Осип замолчал, проглатывая главные слова, но они уже рвались из груди, не удержать.
– Что ударил тебя – не жалею. Заслужила. Но боле бить не буду. Ребенку имя свое дам, моим будет. Но и ты не гуляй. Как помру – живи своим умом, а пока, значит, моим умом жить будем.
– Люди шептать начнут… – еле слышно проговорила Маша.
– Пущай болтают. Собака лает – ветер носит.
– Прости меня, Осип Макарович.
– Пустое. Так и решим, значит.
Деревня безмолвствовала. Маше казалось, что все смотрят на нее, смеются и шепчутся за глаза. Но люди посудачили и забыли.
В феврале объявили всесоюзную перепись. Надо было ехать в Житницк – райцентр в пятидесяти километрах.
Добирались на рейсовом автобусе. Новый ЗИС ходил по маршруту один раз в день. В Назарьевку он приезжал к восьми часам вечера.
В тот день ударили морозы, и с обеда началась метель. Осип с Машей вышли на дорогу и стали ждать. Автобус опаздывал на час. От ветра было не спрятаться. Он бил со всех сторон, заметая ледяную крошку под шапку, под воротник.
– Уйдем, – просила Маша.
– Надо ехать.
И они ждали. Маша перестала чувствовать пальцы ног. Осип подпрыгивал, стараясь согреться. Наконец из-за поворота моргнули два желтых зрачка, и красно-желтый автобус, похожий на булку хлеба, натужно тарахтя двигателем, остановился. Маша с трудом ступила на высокую подножку, придерживая огромный, выпирающий живот.
В салоне было не намного теплее, чем снаружи, пахло бензином и выхлопными газами. Автобус был почти пустой – два мужика клевали носом на задних сиденьях. Сильно трясло на ухабах.
В Житницке их ждали друзья Осипа. Всё должны были сделать одним днем и сразу уехать домой.
Маша прислонилась лбом к замерзшему стеклу. За окном ревела мгла. Почему-то подумала о Гавриле: где он сейчас?
Через час что-то застучало под днищем и автобус, кряхтя и постанывая, замедлил ход, а через минуту и вовсе остановился. Зло матерясь, из кабины вышел водитель и нырнул в ночную мглу, мигая фонариком. Мужики на задних сиденьях озабоченно оборачивались, глядя в овальные окна, пытаясь угадать, с чем колдует водитель. Из раскрытой двери потянуло холодом.

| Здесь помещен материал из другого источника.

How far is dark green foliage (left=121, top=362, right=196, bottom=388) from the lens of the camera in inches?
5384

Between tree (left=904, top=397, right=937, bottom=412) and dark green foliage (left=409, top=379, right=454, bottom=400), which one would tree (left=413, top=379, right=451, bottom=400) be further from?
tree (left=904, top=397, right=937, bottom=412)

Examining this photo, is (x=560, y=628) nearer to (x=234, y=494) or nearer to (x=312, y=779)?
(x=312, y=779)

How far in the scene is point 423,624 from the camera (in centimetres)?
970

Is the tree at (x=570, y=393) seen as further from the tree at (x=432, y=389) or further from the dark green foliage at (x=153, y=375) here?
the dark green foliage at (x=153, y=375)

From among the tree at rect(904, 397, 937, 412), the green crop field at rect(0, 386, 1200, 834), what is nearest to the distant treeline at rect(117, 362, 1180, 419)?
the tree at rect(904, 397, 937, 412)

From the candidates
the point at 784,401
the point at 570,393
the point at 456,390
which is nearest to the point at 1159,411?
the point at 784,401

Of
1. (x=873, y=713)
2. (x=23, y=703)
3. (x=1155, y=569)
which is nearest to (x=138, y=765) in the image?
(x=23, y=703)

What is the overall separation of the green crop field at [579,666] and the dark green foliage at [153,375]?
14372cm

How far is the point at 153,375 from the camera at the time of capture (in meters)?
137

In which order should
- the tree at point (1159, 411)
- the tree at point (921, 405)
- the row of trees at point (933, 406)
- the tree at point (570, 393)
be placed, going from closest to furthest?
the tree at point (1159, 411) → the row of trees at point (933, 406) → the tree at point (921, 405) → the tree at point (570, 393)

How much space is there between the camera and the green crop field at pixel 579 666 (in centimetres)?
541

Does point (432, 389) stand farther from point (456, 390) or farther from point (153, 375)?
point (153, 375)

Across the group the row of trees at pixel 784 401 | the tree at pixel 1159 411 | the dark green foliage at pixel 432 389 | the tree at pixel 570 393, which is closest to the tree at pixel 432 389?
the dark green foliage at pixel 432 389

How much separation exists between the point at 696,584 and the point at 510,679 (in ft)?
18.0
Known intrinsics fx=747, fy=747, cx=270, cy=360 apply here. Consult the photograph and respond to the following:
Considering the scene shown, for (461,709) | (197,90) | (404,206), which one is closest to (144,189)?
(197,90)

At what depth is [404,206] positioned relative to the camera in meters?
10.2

Наконец водитель вернулся в салон. Сел в кресло и не спеша закурил вонючую папиросу.
– Всё, приехали.
– Что случилось-то? – спросил один из мужиков.
– Генератор накрылся.
– И что? Ты по-русски скажи, мы поедем?
– Всё, говорю, приехали.
После этих слов что-то треснуло у Маши в животе, как будто бельевая веревка лопнула, и полились теплые воды.
– Ой, мамочки…
Лицо стало кривым и испуганным.
– Мама, мамочка…
– Эй-эй, ты чего? – испугался Осип, стал трясти ее за плечи. – Ты погоди, погоди…
Мужики молчали, оценивая ситуацию. Водитель продолжал курить, глубоко затягиваясь, не отрывая взгляда от испуганного девичьего лица.
– Я мокрая, – удивленно произнесла Маша.
Водитель щелчком выбросил окурок в ночь и сплюнул под ноги. Тоненькая струйка пара поднялась от слюны.
– Идти надо. Километров семь осталось.
Мужики не двигались. Глядели на Машу.
– А дойдем? – спросил Осип.
– Куда мы, на хрен, денемся.
Он грубо улыбнулся: не губами, а всем скуластым трудовым лицом, и добавил, обращаясь к Маше:
– А ты терпи, краля. Как хочешь, терпи. Хоть обратно запихивай.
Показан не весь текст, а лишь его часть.